**Task statement:**
Please restate the entries verbatim. The copy should hold no pictures.

• • •

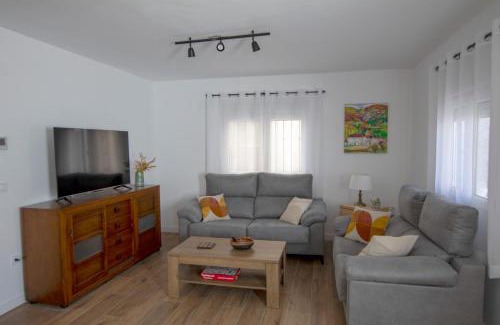 Villastar Casa | Casa Rural Feliciana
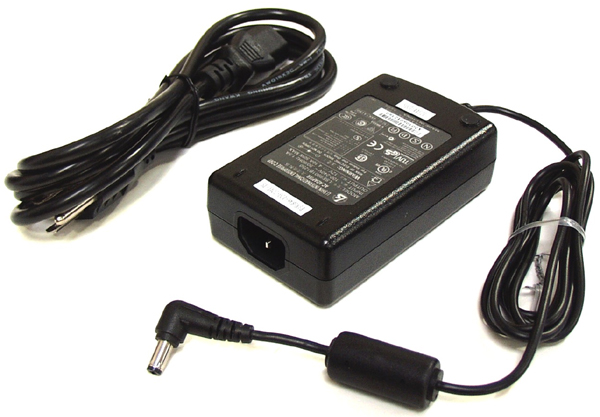 LI SHIN LSE9901B1260 5.5mm 12V 5A 60W Ac Adapter for ViewSonic VG900 VG900b Envision EN-7100S EN-7500 EN-8100e EN-9110 LCD Monitor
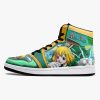 carrot one piece j force shoes 7 - Anime Shoes UK Store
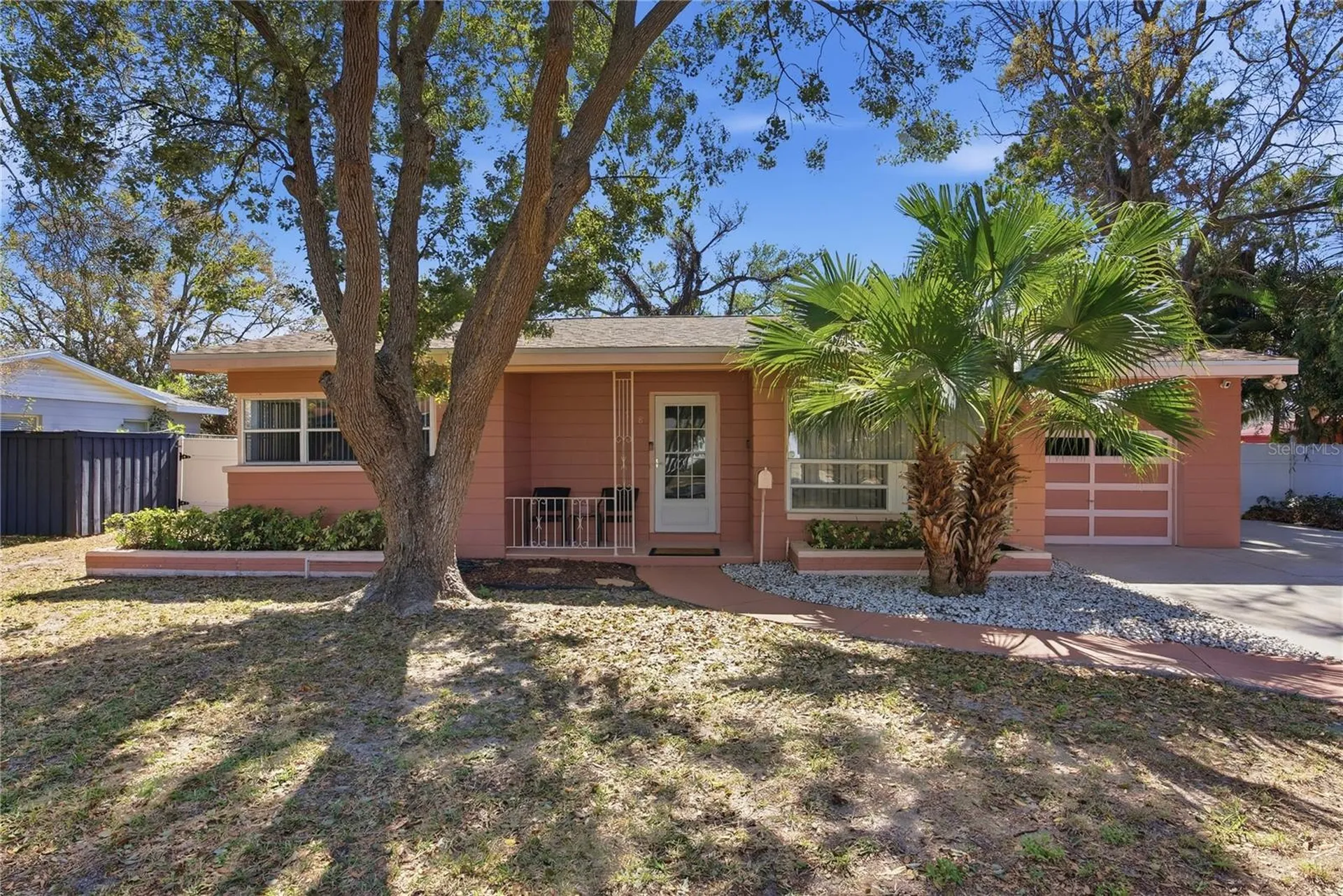 718 Bay Vista Boulevard S St Petersburg FL 33705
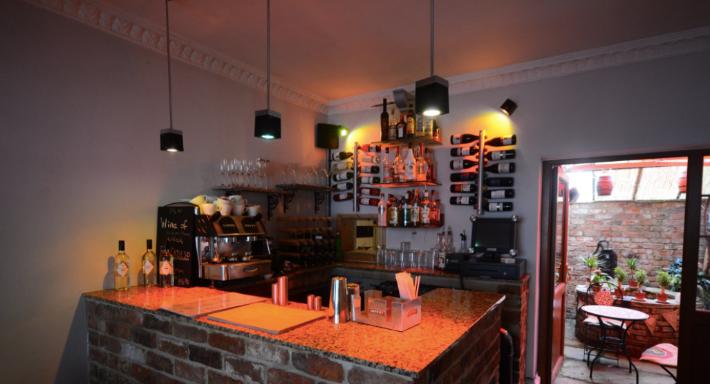 Zills Spanish Greek Turkish Tapas & Mezze photo 2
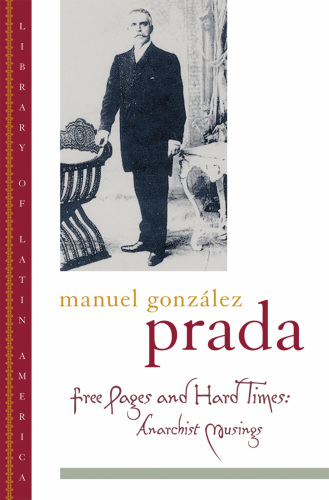 Free pages and hard times: anarchist musings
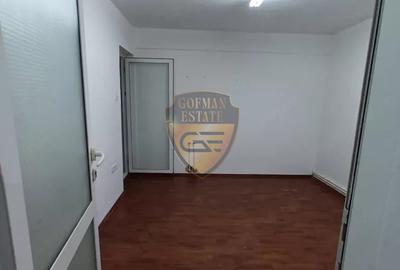 Spatiu comercial 3 camere Parter Zona City Park Mall 68mp centrala gaz decomanda - 3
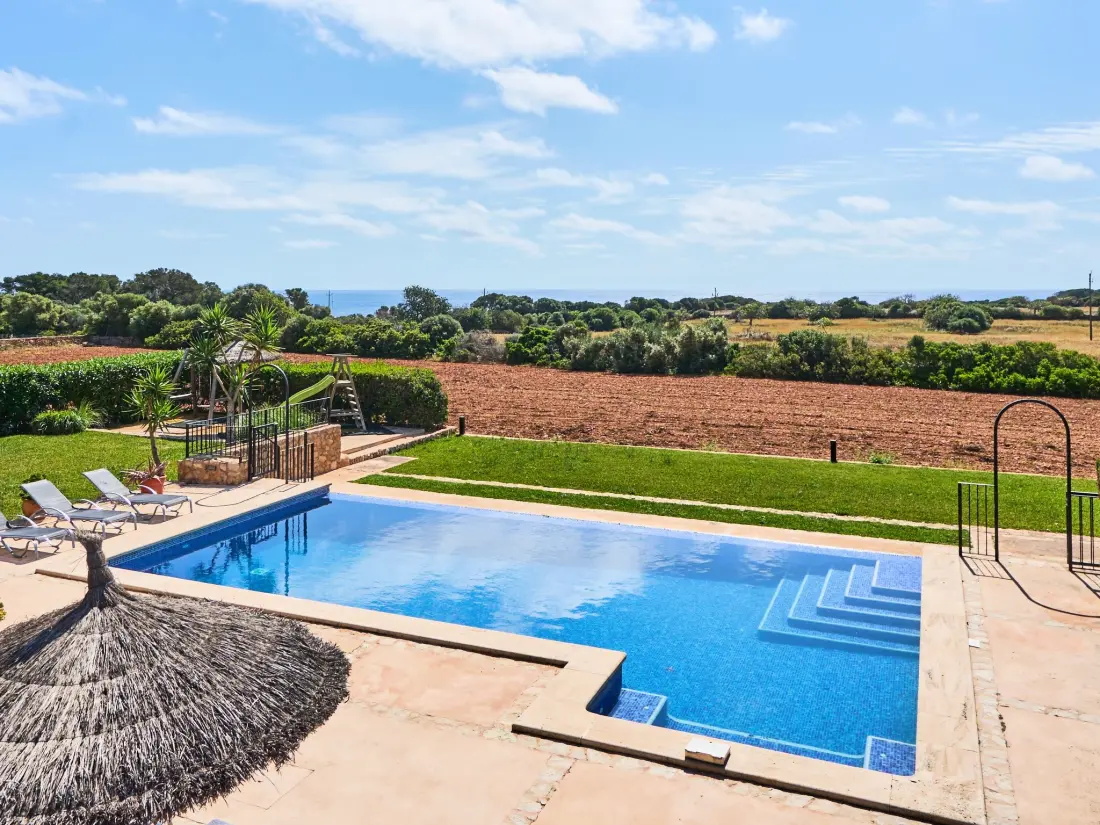Maison de Vacances Felanitx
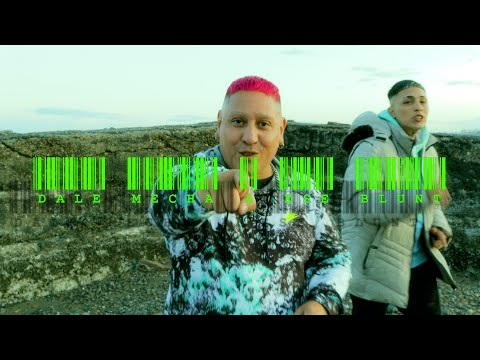 La 24/7 Del Sur❌@MakDonal  - Dale mecha (Official Video)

• • •

**Task result:**
 Villastar Casa | Casa Rural Feliciana
 LI SHIN LSE9901B1260 5.5mm 12V 5A 60W Ac Adapter for ViewSonic VG900 VG900b Envision EN-7100S EN-7500 EN-8100e EN-9110 LCD Monitor
 carrot one piece j force shoes 7 - Anime Shoes UK Store
 718 Bay Vista Boulevard S St Petersburg FL 33705
 Zills Spanish Greek Turkish Tapas & Mezze photo 2
 Free pages and hard times: anarchist musings
 Spatiu comercial 3 camere Parter Zona City Park Mall 68mp centrala gaz decomanda - 3
Maison de Vacances Felanitx
 La 24/7 Del Sur❌@MakDonal  - Dale mecha (Official Video)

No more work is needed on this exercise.